Arc Forumnew | comments | leaders | submitlogin
Hygienic macros implemented in Anarki branch
7 points by rntz 5856 days ago | 2 comments
AN EXAMPLE:

I've written an extension to anarki which implements "semi-hygienic quasiquoting". Instead of the ` and , and ,@ syntax, #` and #, and #,@ are used instead. I will explain the precise semantic differences below, but an example should illustrate them best. Consider the following code:

    (def square (x) (* x x))

    (mac dirty (x) `(square ,x))
    (mac also-dirty (x) `(square #,x))
    (mac broken (x) #`(square ,x))
    (mac clean (x) #`(square #,x))

    (mac dirty2 (x)
      (w/uniq xs
        `(let ,xs ,x
           (* ,xs ,xs))))

    (mac clean2 (x)
      (w/uniq xs
        #`(let ,xs #,x
            (* ,xs ,xs))))
Now suppose we load the above code, and try to break it via shadowing the names used in the macroexpansions:

    arc> (let square 2 (dirty square))
    Error: "Function call on inappropriate object 2 (2)"
    arc> (let square 2 (also-dirty square))
    Error: "Function call on inappropriate object 2 (2)"
    arc> (let x 2 (broken x))
    Error: "reference to undefined identifier: __x"
    arc> (let square 2 (clean square))
    4
    arc> (let * 2 (dirty2 *))
    Error: "Function call on inappropriate object 2 (2 2)"
    arc> (let * 2 (clean2 *))
    4
As you can see, 'clean and 'clean2 are properly hygienic under this system. Note that 'clean2 requires the use of 'w/uniq; this is why I call this "semi-hygienic" - it doesn't solve local variable shadowing, only global variable shadowing. I plan on implementing local variable uniqing eventually, but this would require much more significant changes to ac.scm.

IN-DEPTH SEMANTICS:

Firstly, the syntactic sugar I use (#` #, #,@) for hygienic quasiquote and friends is borrowed from mzscheme, which expands them to 'quasisyntax, 'unsyntax, and 'unsyntax-splicing respectively. I have no idea what these things mean in mzscheme; I just found it convenient to hijack them.

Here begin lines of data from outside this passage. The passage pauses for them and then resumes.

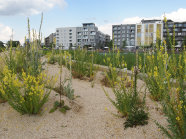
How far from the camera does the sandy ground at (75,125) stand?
7.13 ft

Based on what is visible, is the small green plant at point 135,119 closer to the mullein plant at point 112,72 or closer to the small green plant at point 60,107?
the mullein plant at point 112,72

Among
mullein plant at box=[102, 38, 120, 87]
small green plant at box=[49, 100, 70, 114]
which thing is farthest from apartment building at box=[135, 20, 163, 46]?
small green plant at box=[49, 100, 70, 114]

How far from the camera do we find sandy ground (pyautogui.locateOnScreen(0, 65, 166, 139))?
2.17 meters

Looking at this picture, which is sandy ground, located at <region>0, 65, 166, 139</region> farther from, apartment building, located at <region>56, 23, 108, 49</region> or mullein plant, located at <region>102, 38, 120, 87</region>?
apartment building, located at <region>56, 23, 108, 49</region>

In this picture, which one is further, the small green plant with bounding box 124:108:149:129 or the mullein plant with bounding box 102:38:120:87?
the mullein plant with bounding box 102:38:120:87

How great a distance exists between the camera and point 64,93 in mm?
3279

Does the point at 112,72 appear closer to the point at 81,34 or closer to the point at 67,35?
the point at 81,34

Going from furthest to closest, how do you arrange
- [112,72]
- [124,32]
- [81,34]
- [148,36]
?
[124,32], [81,34], [112,72], [148,36]

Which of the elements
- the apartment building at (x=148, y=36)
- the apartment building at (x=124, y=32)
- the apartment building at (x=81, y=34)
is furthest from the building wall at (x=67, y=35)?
the apartment building at (x=148, y=36)

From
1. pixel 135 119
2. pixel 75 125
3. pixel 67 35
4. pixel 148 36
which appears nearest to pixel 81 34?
pixel 67 35

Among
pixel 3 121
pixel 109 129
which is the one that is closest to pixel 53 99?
pixel 3 121

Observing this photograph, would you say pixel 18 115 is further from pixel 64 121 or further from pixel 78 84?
pixel 78 84

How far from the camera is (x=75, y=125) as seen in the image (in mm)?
2494

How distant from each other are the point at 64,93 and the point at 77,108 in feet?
1.67
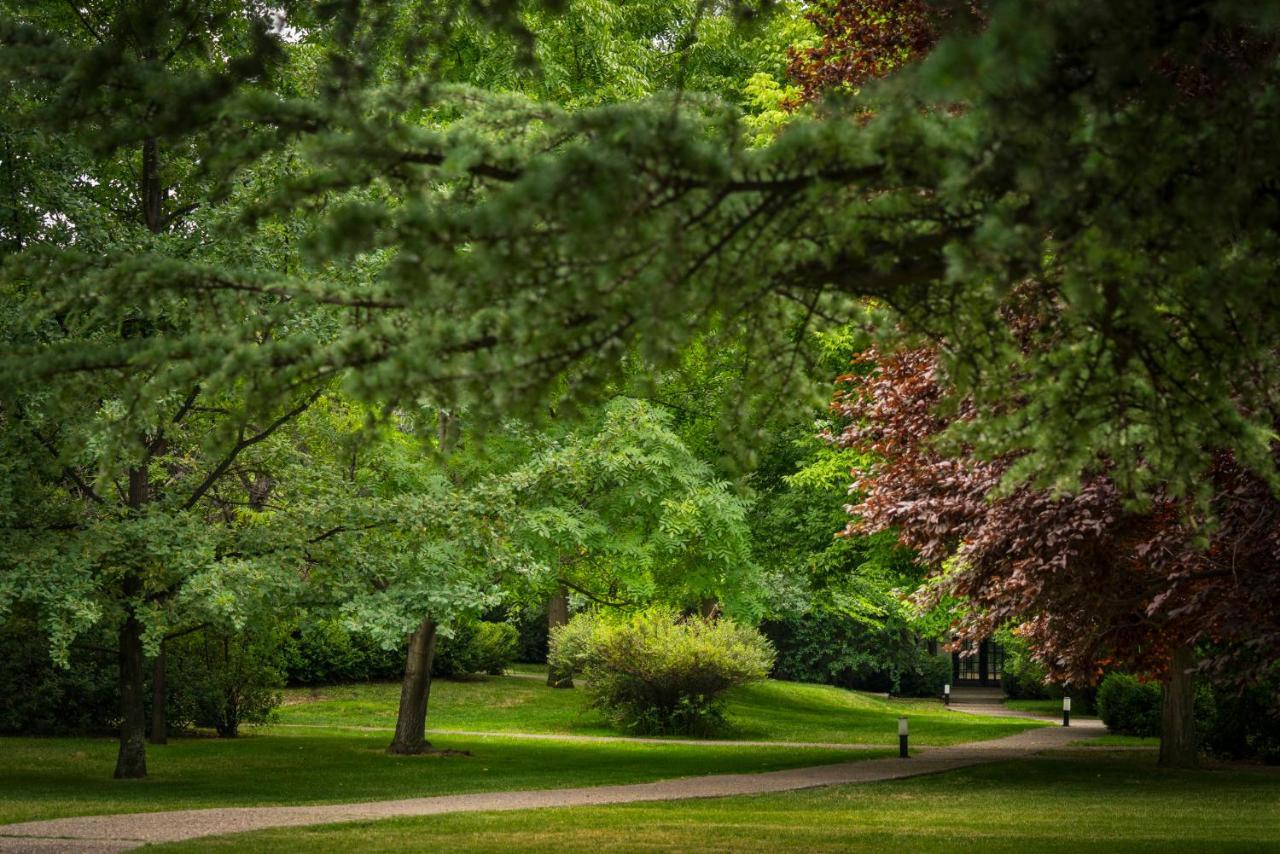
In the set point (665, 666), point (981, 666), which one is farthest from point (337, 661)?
A: point (981, 666)

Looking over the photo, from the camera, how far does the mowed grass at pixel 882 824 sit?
401 inches

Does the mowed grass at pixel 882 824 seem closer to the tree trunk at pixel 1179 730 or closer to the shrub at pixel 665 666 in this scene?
the tree trunk at pixel 1179 730

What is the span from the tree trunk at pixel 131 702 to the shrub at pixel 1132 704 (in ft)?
67.7

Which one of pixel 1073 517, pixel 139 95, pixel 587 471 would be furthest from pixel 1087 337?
pixel 587 471

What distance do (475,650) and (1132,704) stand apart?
1586 cm

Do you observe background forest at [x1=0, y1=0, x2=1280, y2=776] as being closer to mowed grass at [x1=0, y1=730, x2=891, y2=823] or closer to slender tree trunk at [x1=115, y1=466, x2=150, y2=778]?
slender tree trunk at [x1=115, y1=466, x2=150, y2=778]

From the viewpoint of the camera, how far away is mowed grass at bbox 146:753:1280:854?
10.2 m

What hygienic quasiquoting (hqq'ing) does is change the lexical environment under which code is compiled (that is, translated to mzscheme code). Something which is hqq'ed is compiled using the lexical environment in which the hqq'ed expression was encountered - namely, the macro. However, expressions unquoted into it via "#," or "#,@" are compiled in the lexical environment of whatever called the macro. This is tracked by adding some magic (specifically, mzscheme parameters) in ac.scm.

This changing of lexical environment is accomplished by adding a new kind of code: syntactic closures, an idea borrowed from MIT scheme (but greatly simplified). A syntactic closure is a three-element vector of the form #3(closure <env> <expr>). When the arc compiler sees such an object, it compiles <expr> in <env> instead of the current environment. What "#`" does is put the quasiquotation of its contents into a closure with an empty environment, so it is compiled at the toplevel. What "#," does is put the unquotation of its contents into a closure with the environment from which the most current macro was called (if it's not in a macro, then it uses an empty environment). "#,@" behaves analogously.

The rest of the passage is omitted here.